Jenis-jenis janda bolong

Sedikitnya ada empat jenis janda bolong yang paling umum dijual di pasaran. Di antaranya sebagai berikut:

1. Monstera siltepecana

Jenis janda bolong yang pertama ialah monstera siltepecana. Tanaman ini dicirikan tidak memiliki lubang, tetapi memiliki garis retak gelap.

Tanaman ini berwarna lebih cerah dari pada janda bolong lainnya. Bentuk daunnya memanjang dan tumbuh merambat.

2. Monstera dubia

Jenis janda bolong ini ditandai dengan garis retakan kecil dan warna pucat. Tanaman ini tumbuh merambat dengan batang dan daun yang memanjang ke bidang terdekatnya.

Baca Juga :  Menanam Bunga dengan Cara Hidroponik

Jadi, ketika anda menanam tanaman ini, pastikan untuk membuat tempat untuk merambat.

3. Monstera pinnatipartita

Monstera pinnatipartita memiliki daun paling besar dibandingkan monstera lainnya. Selain lebar, daun janda bolong ini memiliki permukaan mengkilat.

Daun tanaman ini berlubang dan bercelah. Batang daunnya kaku dan kokoh serta berwarna hijau zamrud.

4. Monstera oblique

Tanaman janda bolong ini memiliki banyak lubang, bahkan mencapai 90 persen dari permukaan daun. Daun monster oblique tipis dan jarang, bahkan dapat dikatakan langka.

Cara merawat janda bolong

Sedikitnya ada empat cara merawat janda bolong yang harus anda ketahui. Antara lain sebagai berikut:

1. Tanah poros

Pilih media tanam poros metan yang tidak padat untuk menanam janda bolong. Fungsi media tanam ini membuat akar janda bolong lebih mudah tumbuh dan dapat memberikan kadar oksigen akar.

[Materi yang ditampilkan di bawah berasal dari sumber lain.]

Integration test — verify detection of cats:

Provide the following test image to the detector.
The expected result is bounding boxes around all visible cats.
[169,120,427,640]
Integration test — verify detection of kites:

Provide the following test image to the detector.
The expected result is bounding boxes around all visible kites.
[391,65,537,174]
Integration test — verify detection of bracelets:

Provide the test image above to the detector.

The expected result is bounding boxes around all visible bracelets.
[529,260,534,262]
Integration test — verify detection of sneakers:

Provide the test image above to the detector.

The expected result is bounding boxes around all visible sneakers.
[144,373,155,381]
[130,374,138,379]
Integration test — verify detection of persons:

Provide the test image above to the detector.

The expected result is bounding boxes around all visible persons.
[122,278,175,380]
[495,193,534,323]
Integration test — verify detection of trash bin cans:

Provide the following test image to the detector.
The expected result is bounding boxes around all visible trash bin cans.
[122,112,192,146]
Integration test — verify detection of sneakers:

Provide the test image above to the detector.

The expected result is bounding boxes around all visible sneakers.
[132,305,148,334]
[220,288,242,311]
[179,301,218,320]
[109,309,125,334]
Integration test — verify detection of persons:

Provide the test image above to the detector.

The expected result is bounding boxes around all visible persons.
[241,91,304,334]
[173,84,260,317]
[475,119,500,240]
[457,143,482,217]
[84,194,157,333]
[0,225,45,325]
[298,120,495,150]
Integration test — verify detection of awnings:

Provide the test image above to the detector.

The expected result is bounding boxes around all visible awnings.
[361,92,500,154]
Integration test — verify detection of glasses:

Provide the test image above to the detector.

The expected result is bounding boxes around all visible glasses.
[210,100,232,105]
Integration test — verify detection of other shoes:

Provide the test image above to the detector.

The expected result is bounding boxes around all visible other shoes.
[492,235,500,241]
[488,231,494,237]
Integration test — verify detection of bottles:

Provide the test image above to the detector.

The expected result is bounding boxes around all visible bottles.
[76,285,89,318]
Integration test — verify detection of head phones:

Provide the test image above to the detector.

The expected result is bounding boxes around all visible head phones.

2. Tempatkan janda bolong di tempat teduh

Panas matahari dan tanah kering membuat tanaman janda bolong layu. Daun janda bolong pun akan layu, menguning dan rontok.

Baca Juga :  Cara Merawat Anggrek dengan Tepat, Perhatikan Ini!

Karena itulah salah satu cara merawat janda bolong adalah dengan meletakkannya di area yang tidak terkena sinar matahari langsung atau bersuhu 23-30 derajat.

3. Pupuk janda bolong setiap dua minggu

Semua jenis pupuk bagus untuk janda bolong. Namun, kami menyarankan anda menggunakan pupuk organik agar pertumbuhan janda bolong apik.

4. Siram janda bolong dengan air beras

Untuk menjaga tanaman janda bolong tumbuh subur, sesekali sesekali dengan air yang telah digunakan untuk mencuci beras yang didiamkan selama tiga hari. Air yang digunakan untuk mencuci beras bisa menjadi pupuk yang murah.

Air yang digunakan untuk mencuci beras dapat merangsang pertumbuhan vegetatif tanaman (daun, tunas dan cabang).

Manfaat air cucian beras untuk tanaman hias juga membantu dalam pembentukan klorofil yang membuat tanaman lebih hijau. Selain itu, air tersebut bermanfaat untuk meningkatkan ketahanan tanaman terhadap penyakit.